Tuesday, August 12, 2008
Someone's in the Kitchen with Chewie
1. "Hey, there's a hair in my... oh, never mind."
2. C3P0 sighed, "I thought that hairy beast would be the end of me... but at least he made breakfast after."
3. "And now on HGTV, Cooking Naked with Robin Williams..."
4. Han Solo poked his head into the hallway, "Oh, Force, she's still here... and she's making breakfast!"

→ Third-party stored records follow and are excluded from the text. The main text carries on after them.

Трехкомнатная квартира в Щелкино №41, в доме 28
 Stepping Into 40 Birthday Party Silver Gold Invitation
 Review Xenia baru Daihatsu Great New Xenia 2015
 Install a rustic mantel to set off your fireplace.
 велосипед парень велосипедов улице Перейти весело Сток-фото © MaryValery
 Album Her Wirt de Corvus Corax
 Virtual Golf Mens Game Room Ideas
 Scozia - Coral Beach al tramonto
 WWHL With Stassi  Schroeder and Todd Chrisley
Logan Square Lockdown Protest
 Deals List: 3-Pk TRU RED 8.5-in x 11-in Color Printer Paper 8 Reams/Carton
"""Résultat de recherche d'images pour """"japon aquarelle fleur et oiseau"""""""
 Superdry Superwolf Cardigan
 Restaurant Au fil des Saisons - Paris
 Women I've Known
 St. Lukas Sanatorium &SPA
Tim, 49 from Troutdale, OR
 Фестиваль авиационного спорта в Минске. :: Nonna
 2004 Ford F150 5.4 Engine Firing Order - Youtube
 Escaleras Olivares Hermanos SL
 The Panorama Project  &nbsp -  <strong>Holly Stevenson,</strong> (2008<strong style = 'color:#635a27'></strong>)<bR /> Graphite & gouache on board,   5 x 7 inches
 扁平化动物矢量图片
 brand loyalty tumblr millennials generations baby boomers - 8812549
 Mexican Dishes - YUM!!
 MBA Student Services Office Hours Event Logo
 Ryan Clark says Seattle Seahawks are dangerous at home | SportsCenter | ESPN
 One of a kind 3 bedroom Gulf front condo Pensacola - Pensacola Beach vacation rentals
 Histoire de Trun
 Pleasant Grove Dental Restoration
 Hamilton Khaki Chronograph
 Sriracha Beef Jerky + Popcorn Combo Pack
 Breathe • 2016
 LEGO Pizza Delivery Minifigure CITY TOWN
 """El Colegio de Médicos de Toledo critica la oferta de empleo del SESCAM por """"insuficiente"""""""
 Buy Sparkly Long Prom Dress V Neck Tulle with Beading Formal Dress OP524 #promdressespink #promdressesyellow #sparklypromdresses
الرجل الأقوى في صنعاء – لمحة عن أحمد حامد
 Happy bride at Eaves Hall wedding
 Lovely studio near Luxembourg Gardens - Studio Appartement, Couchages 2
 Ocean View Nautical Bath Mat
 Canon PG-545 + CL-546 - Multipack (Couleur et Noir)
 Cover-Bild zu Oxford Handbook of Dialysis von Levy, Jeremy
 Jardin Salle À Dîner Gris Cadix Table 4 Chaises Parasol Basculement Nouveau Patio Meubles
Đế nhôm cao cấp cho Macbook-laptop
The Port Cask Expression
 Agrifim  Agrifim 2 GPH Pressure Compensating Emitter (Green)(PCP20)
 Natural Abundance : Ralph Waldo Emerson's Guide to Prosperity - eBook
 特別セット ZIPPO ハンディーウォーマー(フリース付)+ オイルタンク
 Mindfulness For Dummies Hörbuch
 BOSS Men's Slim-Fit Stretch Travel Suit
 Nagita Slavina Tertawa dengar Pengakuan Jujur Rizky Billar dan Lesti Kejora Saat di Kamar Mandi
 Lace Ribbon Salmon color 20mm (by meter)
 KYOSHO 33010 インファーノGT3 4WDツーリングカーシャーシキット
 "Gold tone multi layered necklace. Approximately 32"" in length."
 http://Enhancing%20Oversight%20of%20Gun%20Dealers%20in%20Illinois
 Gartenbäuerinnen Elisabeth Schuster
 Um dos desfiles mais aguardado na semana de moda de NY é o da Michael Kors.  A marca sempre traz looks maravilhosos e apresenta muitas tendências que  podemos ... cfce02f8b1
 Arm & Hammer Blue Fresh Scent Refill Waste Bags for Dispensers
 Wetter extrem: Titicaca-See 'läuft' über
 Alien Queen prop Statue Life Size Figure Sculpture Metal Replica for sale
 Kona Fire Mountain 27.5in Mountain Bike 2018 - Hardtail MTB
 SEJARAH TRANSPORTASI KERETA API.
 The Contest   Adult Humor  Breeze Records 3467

5. Droids don't rip people's arms out of their sockets when they run out of cilantro ...Wookies have been known to do that...
Best of Jack Reacher
Lemme guess; you like the crunchy side of the shredded wheat. The sweet side, not so much.
Best of Dub
Ewok...the other, other, other white meat.
Best of Chewman
Hey SnoopDog! Chewie's got the munchies again! I know we just got back from Tacobell so you tell him to stay out of the fridge!
Best of Rodney Dill
Somehow the Millenium Kitchen, just didn't have the same ring to it.
Best of Army of Mom
Bitch calls me a big walking carpet. We'll see how she likes her hash browns with some special Wookie sauce in 'em.
Best of Submariner
Well, that explains the $13.57 in water bills with a companion $3,681.53 in rotor rooting of shower drains.
Best of Carpe Phlogiston
"Stupid? Hell, yeah, I feel stupid. 'Bathing in Rogaine' sounded like a fun reality show. The 3-day soak wasn't bad, but I wimped out during the Brazilian wax tie-breaker challenge."
Best of Silhouette
Let me guess. He's making chewy nut brownies, chewy pecan squares, and chewy oatmeal raisin cookies.
Yes, I said chewy nut brownies. What of it?
Best of Whacko
"I'm a little teapot short and --- damn it! I'm a giant fur ball!"
Best of GregMan
"Dammit, where's the arugula?! How do you expect me to make breakfast without any arugula!?!"